Jonathan Oppenheimer’s Cutting Remarks

I remember, in the three years it took the Kimberley Process to come together, I would periodically get statements from NGOs to the effect that “the Kimberley Process is falling apart” and “the Kimberley Process will never happen.”

Now, granted, I never went to a KP meeting and heard all the political maneuvering, but I never doubted that the KP would happen. There was too much at stake for it not to. 

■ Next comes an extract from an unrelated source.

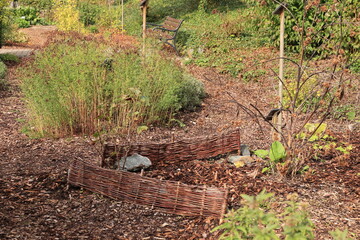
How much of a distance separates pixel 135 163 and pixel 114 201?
56cm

Likewise, I have no doubt that “beneficiation” will happen in Southern Africa, despite the furor over Jonathan Oppenheimer’s comments, which are still being talked about two weeks after they were uttered. “Beneficiation” is still coming together, and there will be some bumps along the way, and it may not meet everyone’s expectations. But I have no doubt that in the coming years there will be a dramatic—and positive—shift to producing diamonds in their country-of-origin. Again, there is too much at stake for it not to happen.

Everyone needs to calm down and take a deep breath. There is already talk of “subsidies” and “mitigating factors” and we are just barely out of the starting gate. The labor—and other—cost differential is a significant issue, but it is only in the last few years that the trade decided everything had to be cut in low labor-cost countries. For decades, diamonds were cut in Antwerp, Israel and New York – which often have higher labor costs than Africa.  Clearly, some diamonds can –  and will be –  economically cut in Africa. It may not be every stone that comes out of the ground, but it will also be a lot more than are being cut there now.

The most interesting thing about all this is how De Beers still has what an executive there once referred to as “trust issues.” (When I told a sightholder this, he said, “They are well-earned.”) For years, it said local cutting was impossible – in part, as Charles Wyndham notes, because it would make the DTC irrelevant. Now it says it’s changed its mind. Apparently the government in South Africa still needs to be convinced.

There are a lot of good people working at De Beers. But it’s pretty sad that it is still viewed with such suspicion that a one-off remark by an executive has become a major political incident.  

Granted, the beneficiation process should have begun decades ago, but we cannot rewrite history. De Beers was once legendary for its political savvy in Africa. The company talked with pride about how Mandela visited the Oppenheimers after he got out of prison.

But today it is standing on very thin ice. Just ask Jonathan Oppenheimer.